#### READING TEXT
Kyokai wrote:I agree that we shouldn't promote negligence toward familiars, but come on, if I accidentally stumble into a high level monster who chops my familiar up in one hit, there goes a 5 hour+ quest? Nobody likes those kind of restrictions. Perhaps if we allow the familiar to respawn every 30 minutes or so, and give the player a weakness to all magic damage during that time, we could better enforce it. A player can understand being punished awhile for his irresponsibility, but he will quickly lose patience and go do something else if he loses more than 15 minutes worth of work permanently.
Basically: Losing progress sucks. Never make players do the same thing twice. Never create a penalty they can't recover from. Let's try to think within these guidelines for our familiar system. Otherwise it just won't be that much fun.
Aacheron wrote:For once, Kyokai, I'd have to say I don't agree with anything in your last post. Penalties have a reason for being there; if familiars respawn, players won't care as much. Losing progress is not something that's supposed to happen to you, it's a punishment for being reckless - or just for having bad luck. Games are like that; bad luck can hurt, and good luck can really bless.
I'd really like to keep a certain "negative" feeling to some things (really making the player feel like he lost something), in order to keep the relative difference between the "grave sink" points and the "peak" points big enough. People will in the end get bored with getting the +7 vorpal greatsword of turbonium dragon slaying, but if there are things like permanent penalties and really damaging losses, they'll be on their toes and actually appreciate their super-zany sword of bloody slaughter, even when they're level too-high-to-count...
I would have to say this Guild Wars sounds like the most boring game I have heard of in a little while, actually. Where is the sense of actually playing a role? It seems like Diablo II in MMORPG form to me... Hack, slash and warping around killing enemies. No sense of actually being in a dangerous world where distances are huge and finding your way from one town to the next is a big and harrowing part of the adventure; where even returning to town when wounded from a fight presents an adrenaline rush in itself. What if a sneaky monster notices you? You could die from even a weaker-level monster due to being wounded and out of energy and what not. You have to sneakily stalk around, and use your wits to play the game all the way home.Kyokai wrote:I don't know if you keep up with MMORPGs much, but I recently tried the beta to a new one called Guild Wars. (http://www.guildwars.com) If you're not familiar with this game, it's basically WoW with all the boring stuff taken out. You respawn with a minimum death penalty, which going into any town erases immediately, if you want to travel, you can travel instantly to any town you have been to from the field without walking, etc.

#### WHAT IS NEEDED
Answer these questions about the forum discussion of familiar penalties.
1. How often does Kyokai suggest a familiar could respawn?
2. Which game does Guild Wars seem like "in MMORPG form" to Aacheron?
3. In Kyokai's description of Guild Wars, what immediately erases the death penalty?

#### RAW DATA

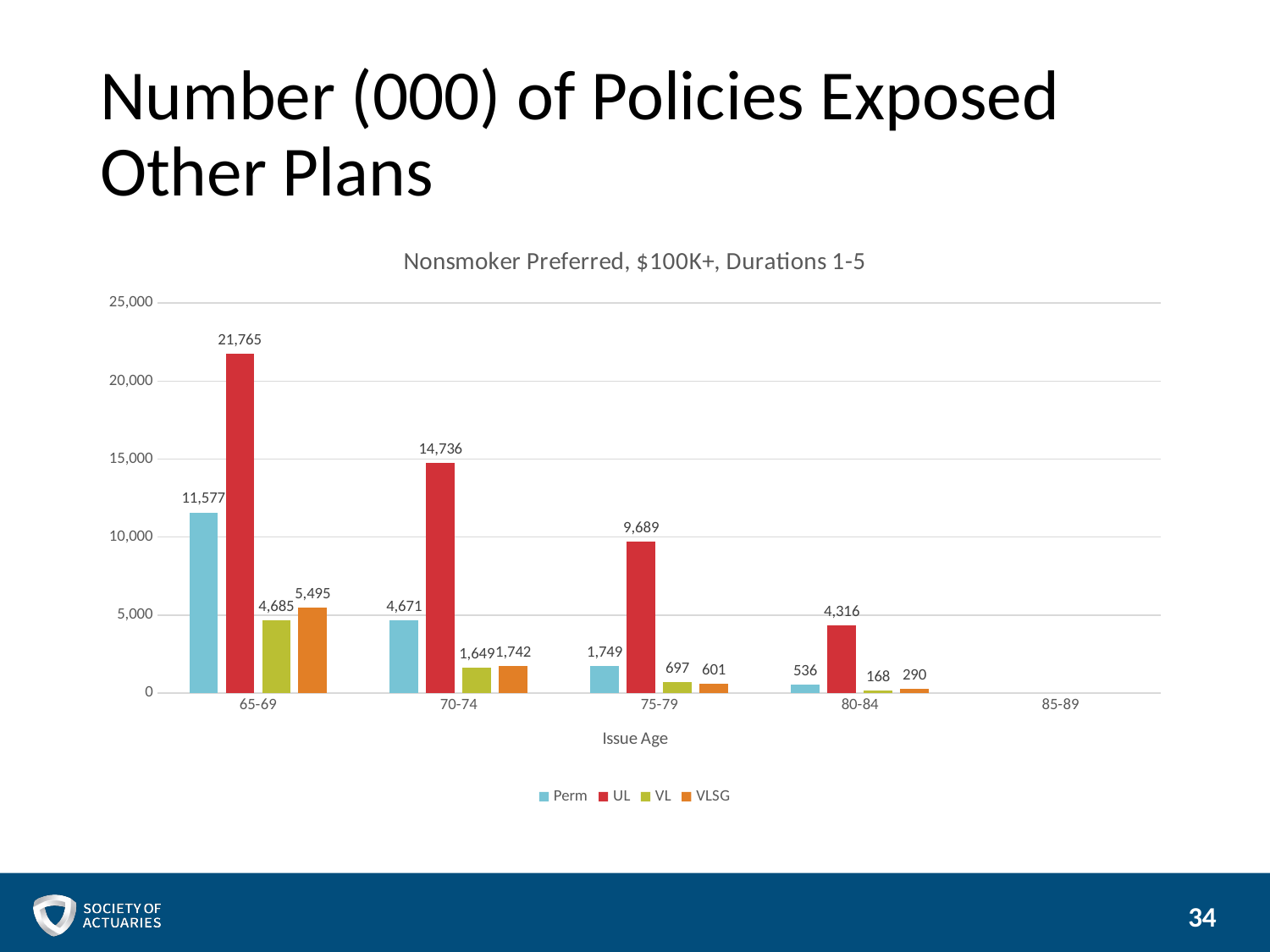
Which series has the lowest value at issue age 80-84? VL What is the title of the chart? Nonsmoker Preferred, $100K+, Durations 1-5 How many series does the legend list? 4 What type of chart is shown on the slide? Bar chart Which issue age group has the highest UL value? 65-69 What is the value for Perm at issue age 70-74? 4,671 Do the UL values rise or fall as issue age increases from 65-69 to 80-84? Fall At issue age 70-74, which is larger: VL or VLSG? VLSG What is the difference between the UL and Perm values at issue age 65-69? 10,188 What is the value for VLSG at issue age 80-84? 290 What is the value for VL at issue age 75-79? 697 What is the value for UL at issue age 65-69? 21,765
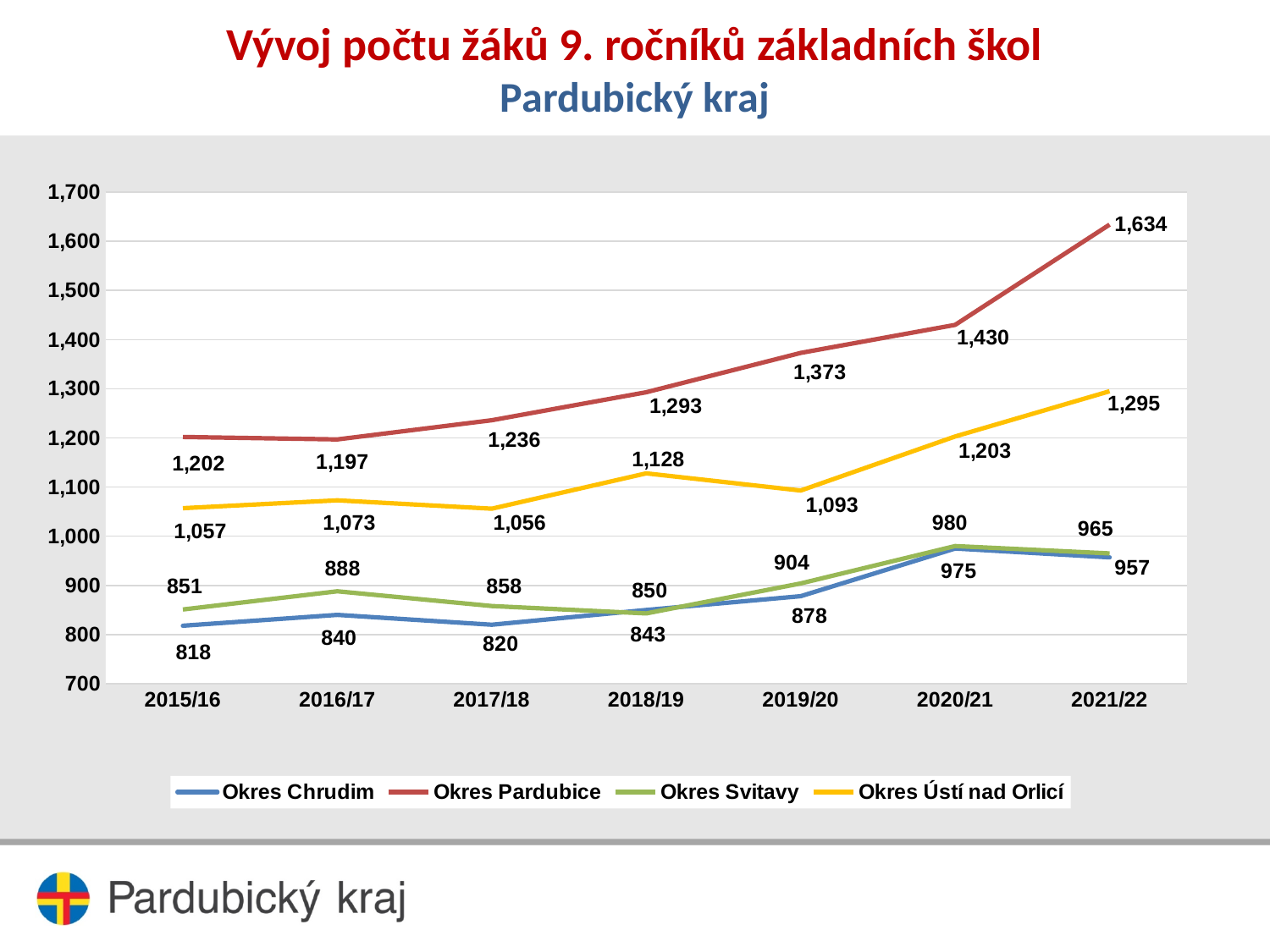
In 2020/21, which had the higher value: Okres Svitavy or Okres Chrudim? Okres Svitavy In which school year did Okres Pardubice reach its highest value? 2021/22 How many school years are shown on the x axis? 7 What was the value for Okres Ústí nad Orlicí in 2019/20? 1,093 What is the difference between the Okres Ústí nad Orlicí values in 2021/22 and 2015/16? 238 By how much did the value for Okres Pardubice increase from 2020/21 to 2021/22? 204 How many series does the legend list? 4 In which school year did Okres Chrudim have its lowest value? 2015/16 What kind of chart is shown on the slide? Line chart What was the value for Okres Chrudim in 2015/16? 818 What was the number of pupils for Okres Pardubice in 2021/22? 1,634 What was the value for Okres Svitavy in 2016/17? 888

#### RESPONSE
1. Every 30 minutes or so.
2. Diablo II.
3. Going into any town.